The Atari Portfolio was one of the first, if not THE first, pocket-sized IBM-compatible computers ever to reach the market. It either predates or is contemporaneous with the earliest IBM-compatible palmtop offerings from Hewlett-Packard.
The two main limitations you'll find with the Portfolio are that the screen size is non-standard (though it can be configured to emulate an 80x25 display), and that it has a very limited RAM size. It is possible to upgrade the unit to 512K of RAM internally (third-party companies were doing this at one stage); once I get a moment to investigate my Portfolio's mainboard, I will determine what parts are required for this. The removable memory cards are proprietary and no longer in production. Apart from these limitations, the Portfolio can run a good deal of commercial MS-DOS software. It comes with a word processor, a scheduler, a contact manager and a Lotus 1-2-3-compatible spreadsheet built-in to ROM.

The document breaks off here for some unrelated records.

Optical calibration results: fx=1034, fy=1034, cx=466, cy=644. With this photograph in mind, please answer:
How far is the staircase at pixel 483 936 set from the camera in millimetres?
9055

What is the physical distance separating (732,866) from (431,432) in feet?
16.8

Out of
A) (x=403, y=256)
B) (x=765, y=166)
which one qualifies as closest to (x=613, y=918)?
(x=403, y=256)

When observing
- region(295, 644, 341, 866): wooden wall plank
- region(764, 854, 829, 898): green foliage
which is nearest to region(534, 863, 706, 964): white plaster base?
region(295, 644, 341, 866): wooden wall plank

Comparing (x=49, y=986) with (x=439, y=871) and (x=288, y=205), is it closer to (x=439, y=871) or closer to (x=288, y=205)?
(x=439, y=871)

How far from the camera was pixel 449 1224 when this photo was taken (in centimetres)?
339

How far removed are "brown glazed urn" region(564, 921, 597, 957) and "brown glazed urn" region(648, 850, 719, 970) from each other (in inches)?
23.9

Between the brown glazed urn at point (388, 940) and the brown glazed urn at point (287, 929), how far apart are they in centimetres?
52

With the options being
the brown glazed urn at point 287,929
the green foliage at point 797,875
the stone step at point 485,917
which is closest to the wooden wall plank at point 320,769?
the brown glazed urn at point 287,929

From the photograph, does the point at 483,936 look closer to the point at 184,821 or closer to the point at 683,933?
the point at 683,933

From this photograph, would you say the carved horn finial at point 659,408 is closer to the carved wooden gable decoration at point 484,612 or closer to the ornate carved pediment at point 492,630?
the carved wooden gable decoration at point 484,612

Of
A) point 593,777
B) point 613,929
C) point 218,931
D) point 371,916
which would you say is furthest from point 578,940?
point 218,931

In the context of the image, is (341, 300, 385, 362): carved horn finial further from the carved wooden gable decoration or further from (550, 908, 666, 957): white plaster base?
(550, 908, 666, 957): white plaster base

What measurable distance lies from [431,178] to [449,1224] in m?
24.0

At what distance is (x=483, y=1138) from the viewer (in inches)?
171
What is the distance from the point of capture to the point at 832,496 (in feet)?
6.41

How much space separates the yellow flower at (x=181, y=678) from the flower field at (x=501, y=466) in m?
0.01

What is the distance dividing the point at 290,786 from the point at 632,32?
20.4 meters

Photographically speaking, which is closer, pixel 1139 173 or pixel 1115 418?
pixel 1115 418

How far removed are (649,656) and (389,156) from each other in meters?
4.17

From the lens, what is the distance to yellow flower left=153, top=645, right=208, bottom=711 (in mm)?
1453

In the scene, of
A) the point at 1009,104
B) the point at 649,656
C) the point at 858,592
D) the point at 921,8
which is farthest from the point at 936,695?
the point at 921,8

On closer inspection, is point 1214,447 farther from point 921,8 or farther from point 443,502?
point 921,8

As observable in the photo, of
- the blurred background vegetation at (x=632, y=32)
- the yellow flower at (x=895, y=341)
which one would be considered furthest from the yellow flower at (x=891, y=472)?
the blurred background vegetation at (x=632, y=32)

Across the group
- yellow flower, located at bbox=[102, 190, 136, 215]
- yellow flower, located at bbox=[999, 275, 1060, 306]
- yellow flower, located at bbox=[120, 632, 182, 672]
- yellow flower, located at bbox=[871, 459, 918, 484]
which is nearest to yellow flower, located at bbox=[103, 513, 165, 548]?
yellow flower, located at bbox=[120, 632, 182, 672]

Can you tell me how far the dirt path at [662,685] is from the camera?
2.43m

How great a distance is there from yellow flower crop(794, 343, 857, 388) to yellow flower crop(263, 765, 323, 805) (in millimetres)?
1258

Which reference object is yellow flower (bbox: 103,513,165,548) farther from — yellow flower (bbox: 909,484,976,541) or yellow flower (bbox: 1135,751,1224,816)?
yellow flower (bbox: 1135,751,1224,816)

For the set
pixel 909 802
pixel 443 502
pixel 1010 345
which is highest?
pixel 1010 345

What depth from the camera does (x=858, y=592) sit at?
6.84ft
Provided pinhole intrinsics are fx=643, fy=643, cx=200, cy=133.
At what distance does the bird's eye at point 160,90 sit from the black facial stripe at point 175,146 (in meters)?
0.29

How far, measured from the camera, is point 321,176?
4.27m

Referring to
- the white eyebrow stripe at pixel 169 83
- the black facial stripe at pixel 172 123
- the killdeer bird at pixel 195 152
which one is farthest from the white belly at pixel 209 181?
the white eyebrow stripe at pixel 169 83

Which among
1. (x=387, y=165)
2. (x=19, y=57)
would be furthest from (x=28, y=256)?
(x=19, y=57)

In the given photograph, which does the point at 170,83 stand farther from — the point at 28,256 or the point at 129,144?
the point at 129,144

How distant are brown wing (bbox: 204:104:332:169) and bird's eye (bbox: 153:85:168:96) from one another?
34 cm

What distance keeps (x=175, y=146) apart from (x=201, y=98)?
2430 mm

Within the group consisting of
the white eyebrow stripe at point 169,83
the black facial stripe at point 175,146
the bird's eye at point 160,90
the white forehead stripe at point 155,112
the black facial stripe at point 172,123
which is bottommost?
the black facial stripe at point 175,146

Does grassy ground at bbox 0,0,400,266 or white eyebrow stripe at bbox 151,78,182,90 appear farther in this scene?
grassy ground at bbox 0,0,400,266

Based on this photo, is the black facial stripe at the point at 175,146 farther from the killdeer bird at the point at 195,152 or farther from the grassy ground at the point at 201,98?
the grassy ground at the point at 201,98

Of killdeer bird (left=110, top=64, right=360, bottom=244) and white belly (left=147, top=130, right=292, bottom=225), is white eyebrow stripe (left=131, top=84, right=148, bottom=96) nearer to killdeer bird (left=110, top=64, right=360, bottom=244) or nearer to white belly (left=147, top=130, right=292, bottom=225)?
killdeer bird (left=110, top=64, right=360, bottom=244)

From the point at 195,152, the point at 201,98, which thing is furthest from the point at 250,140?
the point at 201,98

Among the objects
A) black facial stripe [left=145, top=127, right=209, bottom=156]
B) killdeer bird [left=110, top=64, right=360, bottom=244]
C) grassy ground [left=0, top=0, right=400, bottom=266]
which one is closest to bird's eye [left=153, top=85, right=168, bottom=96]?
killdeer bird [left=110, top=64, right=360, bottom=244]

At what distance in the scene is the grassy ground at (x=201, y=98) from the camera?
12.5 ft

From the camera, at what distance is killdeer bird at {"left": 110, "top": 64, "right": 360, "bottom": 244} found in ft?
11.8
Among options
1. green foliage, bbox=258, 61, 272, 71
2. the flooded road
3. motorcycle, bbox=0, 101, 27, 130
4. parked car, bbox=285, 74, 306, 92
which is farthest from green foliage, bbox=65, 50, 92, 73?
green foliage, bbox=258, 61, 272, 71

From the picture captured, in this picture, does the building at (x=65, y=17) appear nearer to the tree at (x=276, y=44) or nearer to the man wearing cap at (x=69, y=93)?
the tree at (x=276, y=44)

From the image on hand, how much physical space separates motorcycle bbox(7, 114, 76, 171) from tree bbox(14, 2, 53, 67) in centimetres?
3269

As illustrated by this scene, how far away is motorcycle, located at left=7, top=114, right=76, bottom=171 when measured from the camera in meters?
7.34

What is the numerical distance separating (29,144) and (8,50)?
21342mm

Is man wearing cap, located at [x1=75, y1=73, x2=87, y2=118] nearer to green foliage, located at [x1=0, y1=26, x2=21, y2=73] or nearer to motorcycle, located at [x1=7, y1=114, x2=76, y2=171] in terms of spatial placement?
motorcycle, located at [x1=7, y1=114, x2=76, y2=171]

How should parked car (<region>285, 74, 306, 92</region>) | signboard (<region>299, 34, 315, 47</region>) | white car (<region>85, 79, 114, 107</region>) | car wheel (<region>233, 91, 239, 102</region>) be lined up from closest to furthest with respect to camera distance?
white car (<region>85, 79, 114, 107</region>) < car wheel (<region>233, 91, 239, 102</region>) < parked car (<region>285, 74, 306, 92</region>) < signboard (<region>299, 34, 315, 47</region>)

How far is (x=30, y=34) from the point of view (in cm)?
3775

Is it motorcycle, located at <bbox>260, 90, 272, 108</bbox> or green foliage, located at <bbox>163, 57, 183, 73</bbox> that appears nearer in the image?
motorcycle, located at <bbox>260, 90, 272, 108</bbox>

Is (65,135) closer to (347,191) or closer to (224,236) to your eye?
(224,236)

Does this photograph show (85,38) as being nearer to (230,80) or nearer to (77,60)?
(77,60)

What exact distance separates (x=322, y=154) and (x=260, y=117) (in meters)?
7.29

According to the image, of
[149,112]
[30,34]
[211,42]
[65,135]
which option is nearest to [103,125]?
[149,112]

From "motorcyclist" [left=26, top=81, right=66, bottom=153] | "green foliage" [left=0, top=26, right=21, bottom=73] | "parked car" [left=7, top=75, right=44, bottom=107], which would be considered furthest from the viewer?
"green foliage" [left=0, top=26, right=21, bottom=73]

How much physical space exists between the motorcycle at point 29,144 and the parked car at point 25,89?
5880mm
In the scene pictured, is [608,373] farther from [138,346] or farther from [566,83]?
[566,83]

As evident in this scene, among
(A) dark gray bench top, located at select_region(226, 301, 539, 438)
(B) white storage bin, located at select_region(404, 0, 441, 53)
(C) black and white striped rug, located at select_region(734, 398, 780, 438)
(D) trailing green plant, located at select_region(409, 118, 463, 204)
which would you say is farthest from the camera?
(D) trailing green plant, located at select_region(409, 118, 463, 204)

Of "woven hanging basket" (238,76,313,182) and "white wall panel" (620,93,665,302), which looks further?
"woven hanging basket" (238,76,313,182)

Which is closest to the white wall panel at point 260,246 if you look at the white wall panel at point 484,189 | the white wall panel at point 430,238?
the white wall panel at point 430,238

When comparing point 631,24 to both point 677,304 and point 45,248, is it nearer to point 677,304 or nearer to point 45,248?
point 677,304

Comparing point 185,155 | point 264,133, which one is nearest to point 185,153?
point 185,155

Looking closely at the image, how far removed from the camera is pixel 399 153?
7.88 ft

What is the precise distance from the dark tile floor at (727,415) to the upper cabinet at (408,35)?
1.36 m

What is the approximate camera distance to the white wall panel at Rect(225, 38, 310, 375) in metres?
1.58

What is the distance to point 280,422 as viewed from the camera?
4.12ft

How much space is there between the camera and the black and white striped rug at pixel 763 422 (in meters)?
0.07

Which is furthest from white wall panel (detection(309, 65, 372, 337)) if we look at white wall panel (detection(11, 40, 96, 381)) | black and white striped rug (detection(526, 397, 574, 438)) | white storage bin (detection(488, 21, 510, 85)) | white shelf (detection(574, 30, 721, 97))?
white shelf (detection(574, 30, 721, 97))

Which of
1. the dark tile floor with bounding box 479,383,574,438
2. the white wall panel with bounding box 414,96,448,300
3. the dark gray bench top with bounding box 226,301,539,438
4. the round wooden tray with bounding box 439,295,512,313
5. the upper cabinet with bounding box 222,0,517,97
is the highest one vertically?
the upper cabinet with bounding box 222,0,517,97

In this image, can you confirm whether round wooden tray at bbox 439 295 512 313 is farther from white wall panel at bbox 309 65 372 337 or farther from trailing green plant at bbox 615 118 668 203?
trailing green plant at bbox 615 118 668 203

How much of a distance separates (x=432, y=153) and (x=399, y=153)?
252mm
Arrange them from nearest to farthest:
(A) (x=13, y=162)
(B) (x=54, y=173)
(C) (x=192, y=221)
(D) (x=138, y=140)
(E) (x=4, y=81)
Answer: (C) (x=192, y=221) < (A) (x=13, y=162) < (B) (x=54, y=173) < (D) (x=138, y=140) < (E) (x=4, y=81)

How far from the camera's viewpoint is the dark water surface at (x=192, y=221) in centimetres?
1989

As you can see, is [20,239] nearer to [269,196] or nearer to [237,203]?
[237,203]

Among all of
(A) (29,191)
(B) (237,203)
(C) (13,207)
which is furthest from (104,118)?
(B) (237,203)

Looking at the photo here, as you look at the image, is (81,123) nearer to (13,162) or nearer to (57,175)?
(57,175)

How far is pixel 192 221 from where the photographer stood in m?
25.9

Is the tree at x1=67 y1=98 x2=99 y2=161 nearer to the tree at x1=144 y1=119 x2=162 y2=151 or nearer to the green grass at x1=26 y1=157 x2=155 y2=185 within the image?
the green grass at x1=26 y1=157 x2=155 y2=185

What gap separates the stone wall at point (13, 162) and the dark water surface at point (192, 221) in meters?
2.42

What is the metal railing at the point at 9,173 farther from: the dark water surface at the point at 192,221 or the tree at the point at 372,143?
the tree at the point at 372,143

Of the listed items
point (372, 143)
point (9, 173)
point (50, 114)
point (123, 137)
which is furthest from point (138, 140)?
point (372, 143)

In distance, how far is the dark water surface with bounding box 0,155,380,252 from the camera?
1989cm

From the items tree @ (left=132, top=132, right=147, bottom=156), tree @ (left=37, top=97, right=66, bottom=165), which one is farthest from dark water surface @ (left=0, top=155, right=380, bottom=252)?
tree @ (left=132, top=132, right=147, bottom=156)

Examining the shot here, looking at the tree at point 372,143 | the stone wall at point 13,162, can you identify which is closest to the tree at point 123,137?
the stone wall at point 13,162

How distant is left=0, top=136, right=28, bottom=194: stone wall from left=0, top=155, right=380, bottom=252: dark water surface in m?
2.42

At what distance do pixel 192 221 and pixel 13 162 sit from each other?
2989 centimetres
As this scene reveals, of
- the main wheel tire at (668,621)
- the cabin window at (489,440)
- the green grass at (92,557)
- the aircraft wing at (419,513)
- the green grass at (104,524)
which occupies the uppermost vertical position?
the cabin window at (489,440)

My association with the Portfolio only goes back to 1994, when I worked part-time for three months at a small, disreputable computer dealer in Melbourne, Australia. For some reason, we had two Portfolio units lying around the store (it was already a has-been machine at the time), and I carried one in my jacket pocket for a couple of months - I fell in love with it! Unfortunately, the store owner wanted more than I was willing to pay for the machine, so I left them both behind when I moved jobs.
Secondhand Portfolio computers and accessories seem to be quite plentiful on ebay, and the only problem you are likely to have is a cracked LCD. Because the Portfolio has no backlight, few moving parts (apart from the keyboard), and its electronics run very cool, the units that are currently functional are likely to remain that way for quite a long time.
When I received my Portfolio, a couple of lines on the LCD were not working. This is one of the most annoying problems to fix! In order to get in and reseat the bad connection (which is the cause of this problem), you need to prise the faceplate off the LCD, revealing two screws, remove those screws, carefully pry open the casing (it's held together with plastic clips), unscrew the LCD controller, bend open the retaining tabs that hold the LCD onto the driver board, and wiggle it all apart. This process can only be carried out a couple of times before the retaining tabs work-harden and fall off.
The Portfolio seems to have been best supported in the days of proprietary online services like CompuServe, and not all of this information has been brought over to the Internet. The archive below contains all the reference information I have found on the Portfolio thus far, in one tasty ZIP file. It includes some software, a FAQ, some electronic newsletters and their accompanying software, and a couple of other handy bits of information.
Because the Portfolio is basically an old PC/XT (albeit stripped-down), the idea of "emulating" it doesn't make a lot of sense, and I am not aware of a specific emulator.